Passage START

Postby shannonsharpe » Sun Sep 09, 2018 11:37 pm

First-year Corporate Transactional Associate at a NJ + NY smaller mid-sized firm. 1400 billable. I'm making around six figures (includes bonuses) plus full benefits. No weekend work, but some days are pretty long, especially if there's a big deal closing. I've had issues with partners who send me projects pretty late, but that doesn't happen often. Business casual, generally very relaxed environment.

6:30- Wake up, make and drink some coffee and read over the news.

7:30- Drive to work

8:30- Arrive at work. Usually, just a managing partner and his assistant/secretary are there. Most attorneys arrive after 9:30. Check emails, make a list of assignments and read the news again. Most days I don't get bigger assignments until the afternoon.

9:30/10- Start working on billables/assignments. Generally, as a first year, you are working on smaller deals and basic company formations/drafting agreements.

12:30- Eat lunch at my desk and watch youtube.

Passage END
Supplied data START

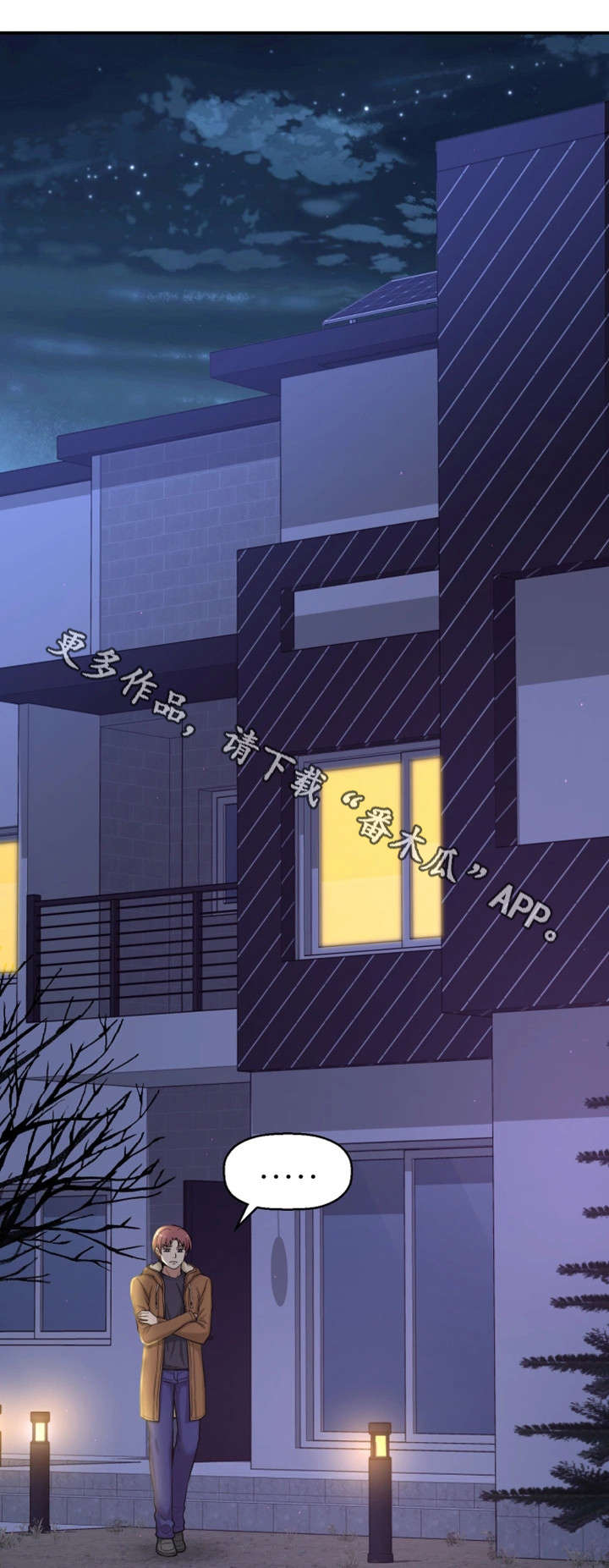 穿越时间 第8话 第7页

Supplied data END

- _Your tasks_
1 – In the first-year associate's post, can you rewrite the part that opens with the words containing "First-year Corporate Transactional" and closes with "over the news.", swapping "coffee" for "tea"?
2 – According to the first-year associate's post, when do most attorneys arrive at work?

- _Exercise results_
1 –
First-year Corporate Transactional Associate at a NJ + NY smaller mid-sized firm. 1400 billable. I'm making around six figures (includes bonuses) plus full benefits. No weekend work, but some days are pretty long, especially if there's a big deal closing. I've had issues with partners who send me projects pretty late, but that doesn't happen often. Business casual, generally very relaxed environment.

6:30- Wake up, make and drink some tea and read over the news.

2 – After 9:30.